● What you should do: Pictures within the data are to be left out; everything else must be reproduced exactly.

● Task input:

....

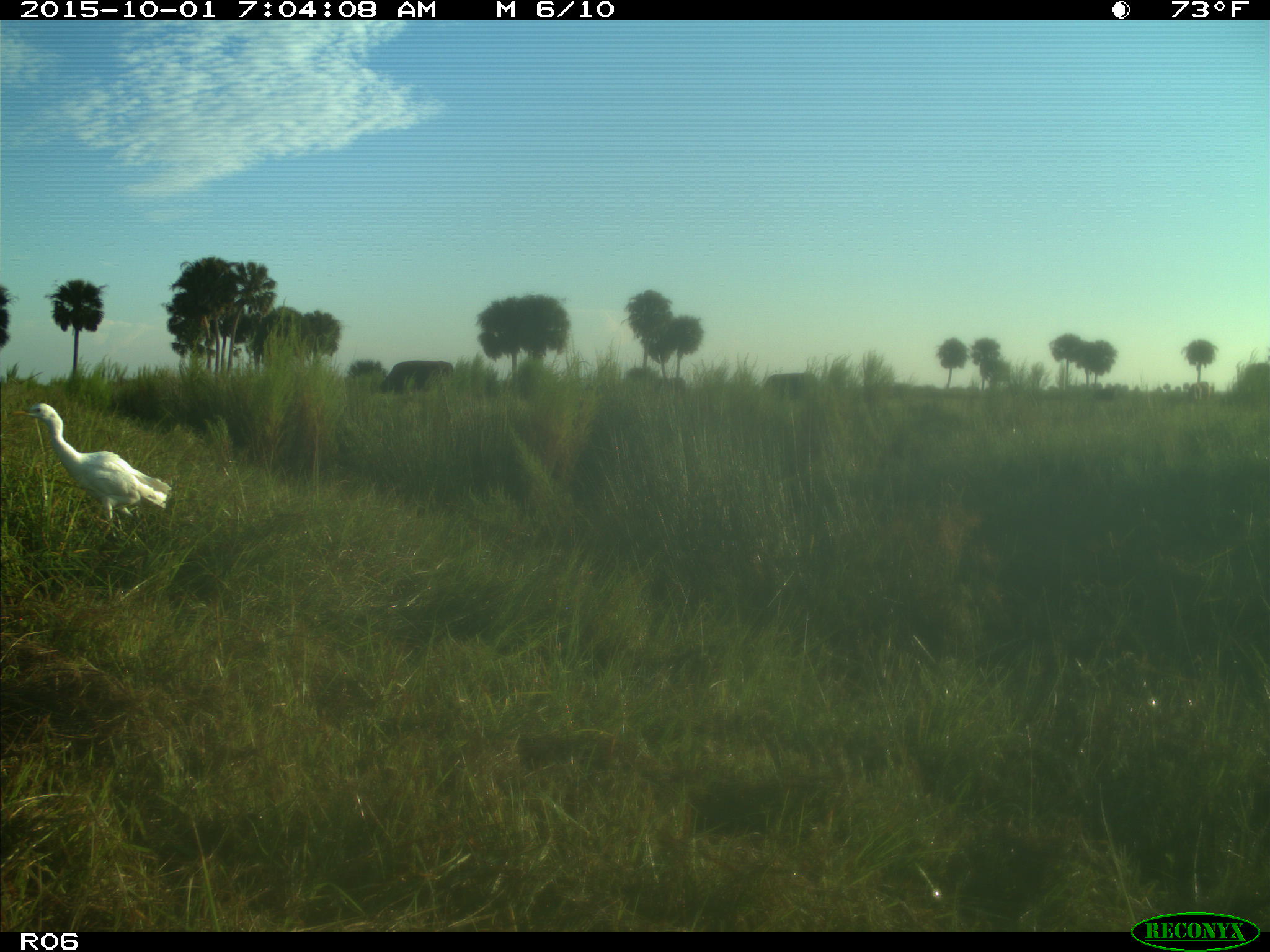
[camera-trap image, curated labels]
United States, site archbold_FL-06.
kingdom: Animalia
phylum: Chordata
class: Aves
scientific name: Aves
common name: birds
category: unidentified bird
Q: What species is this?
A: Unidentified bird (birds) (Aves).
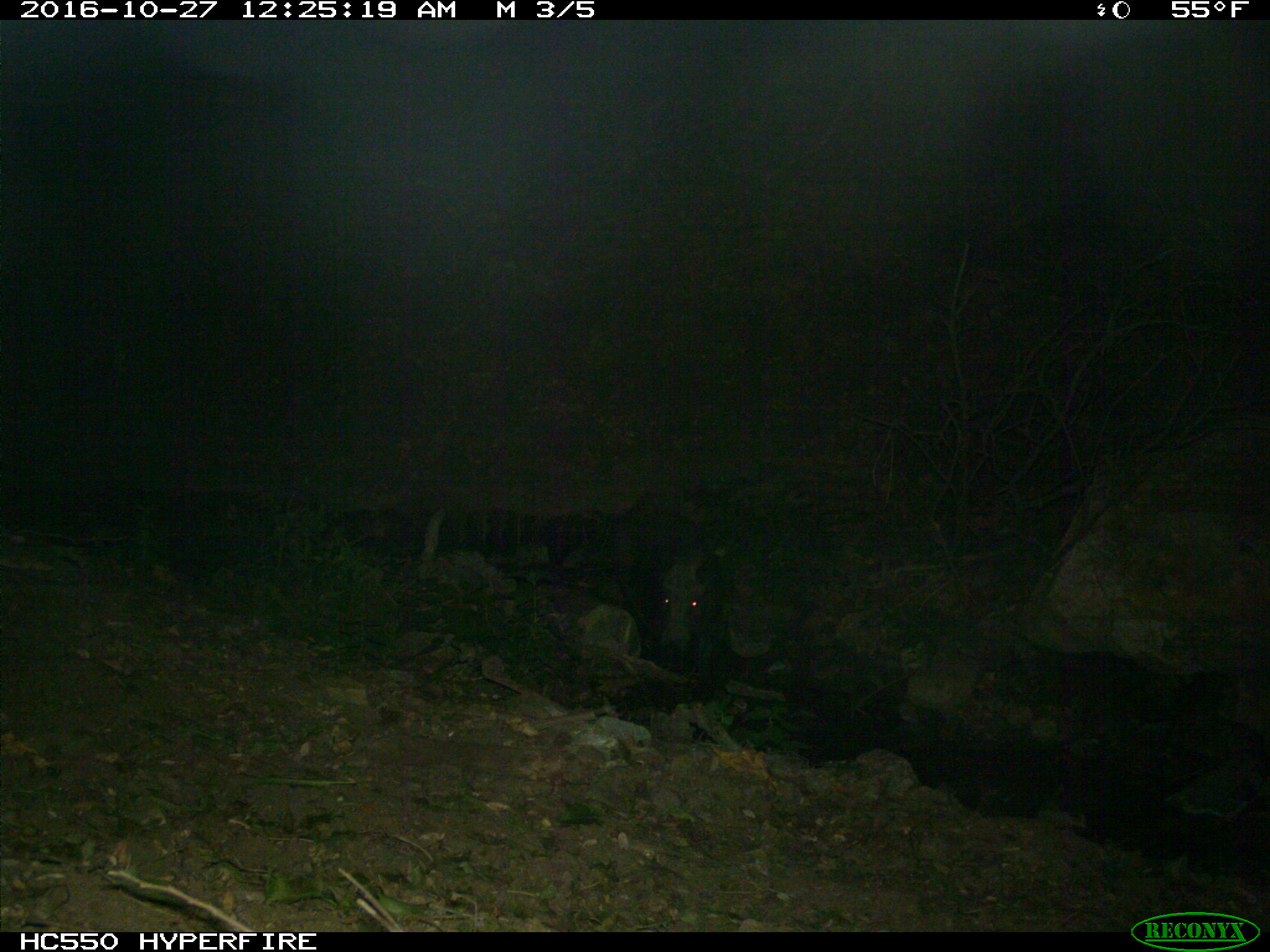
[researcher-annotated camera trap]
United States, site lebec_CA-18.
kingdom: Animalia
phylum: Chordata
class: Mammalia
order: Artiodactyla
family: Suidae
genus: Sus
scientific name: Sus scrofa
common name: wild boar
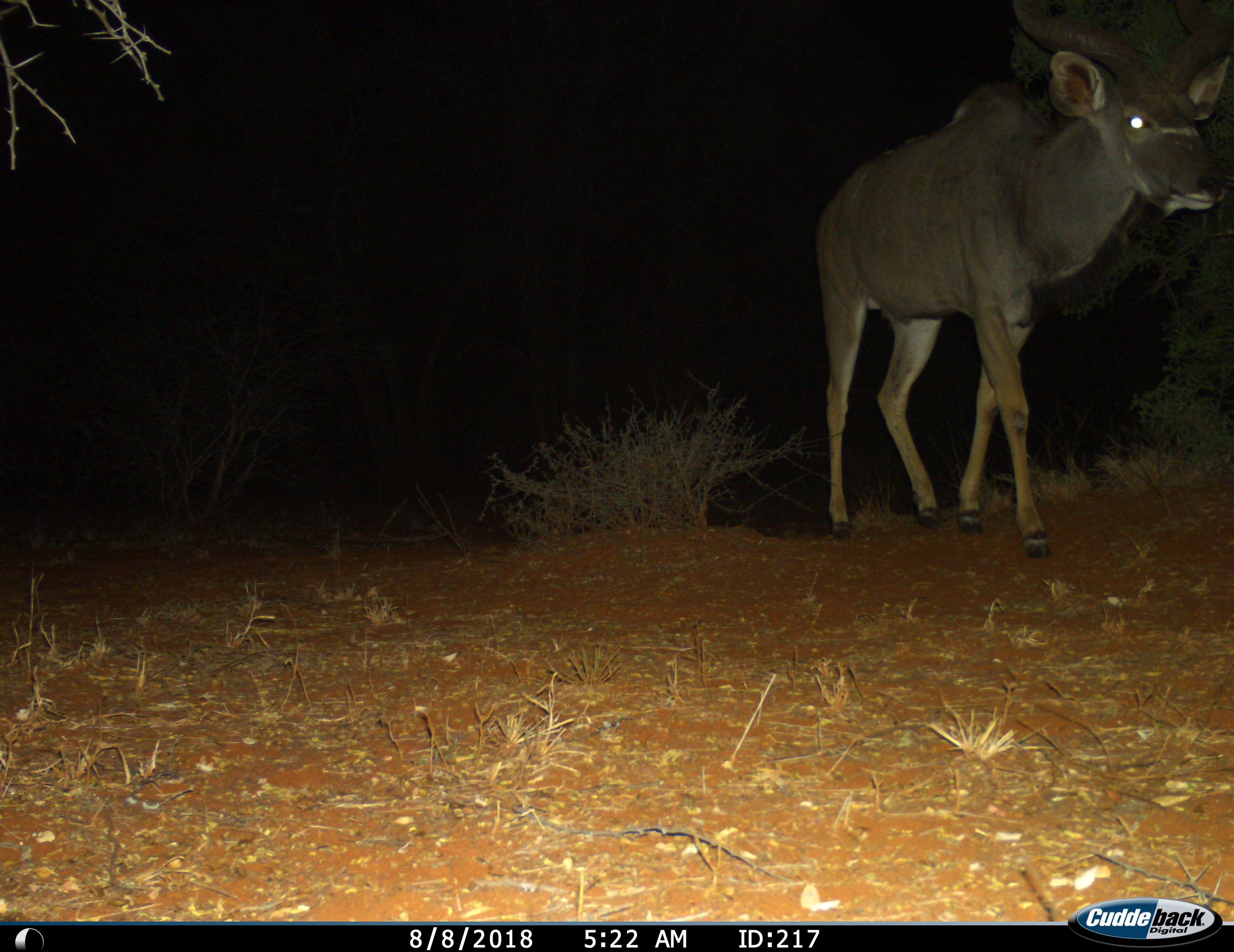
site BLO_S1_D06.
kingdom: Animalia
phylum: Chordata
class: Mammalia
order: Artiodactyla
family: Bovidae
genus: Tragelaphus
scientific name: Tragelaphus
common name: kudu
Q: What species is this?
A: Kudu (Tragelaphus).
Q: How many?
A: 1.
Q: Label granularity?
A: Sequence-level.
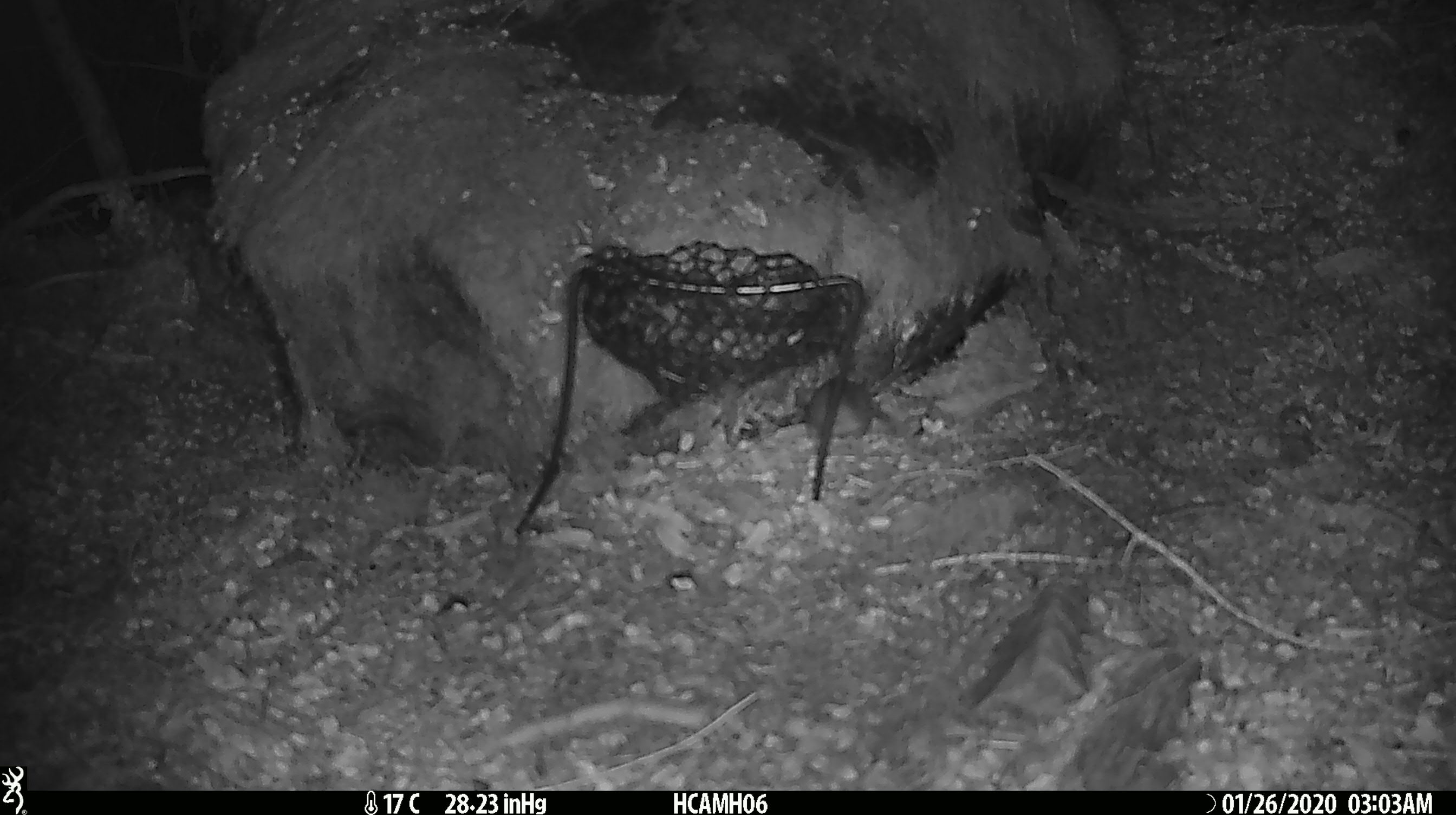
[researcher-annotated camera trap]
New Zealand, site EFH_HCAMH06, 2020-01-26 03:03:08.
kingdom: Animalia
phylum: Chordata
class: Mammalia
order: Rodentia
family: Muridae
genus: Mus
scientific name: Mus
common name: mouse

....

● Your response:
[camera-trap image, curated labels]
United States, site archbold_FL-06.
kingdom: Animalia
phylum: Chordata
class: Aves
scientific name: Aves
common name: birds
category: unidentified bird
Q: What species is this?
A: Unidentified bird (birds) (Aves).
[researcher-annotated camera trap]
United States, site lebec_CA-18.
kingdom: Animalia
phylum: Chordata
class: Mammalia
order: Artiodactyla
family: Suidae
genus: Sus
scientific name: Sus scrofa
common name: wild boar
site BLO_S1_D06.
kingdom: Animalia
phylum: Chordata
class: Mammalia
order: Artiodactyla
family: Bovidae
genus: Tragelaphus
scientific name: Tragelaphus
common name: kudu
Q: What species is this?
A: Kudu (Tragelaphus).
Q: How many?
A: 1.
Q: Label granularity?
A: Sequence-level.
[researcher-annotated camera trap]
New Zealand, site EFH_HCAMH06, 2020-01-26 03:03:08.
kingdom: Animalia
phylum: Chordata
class: Mammalia
order: Rodentia
family: Muridae
genus: Mus
scientific name: Mus
common name: mouse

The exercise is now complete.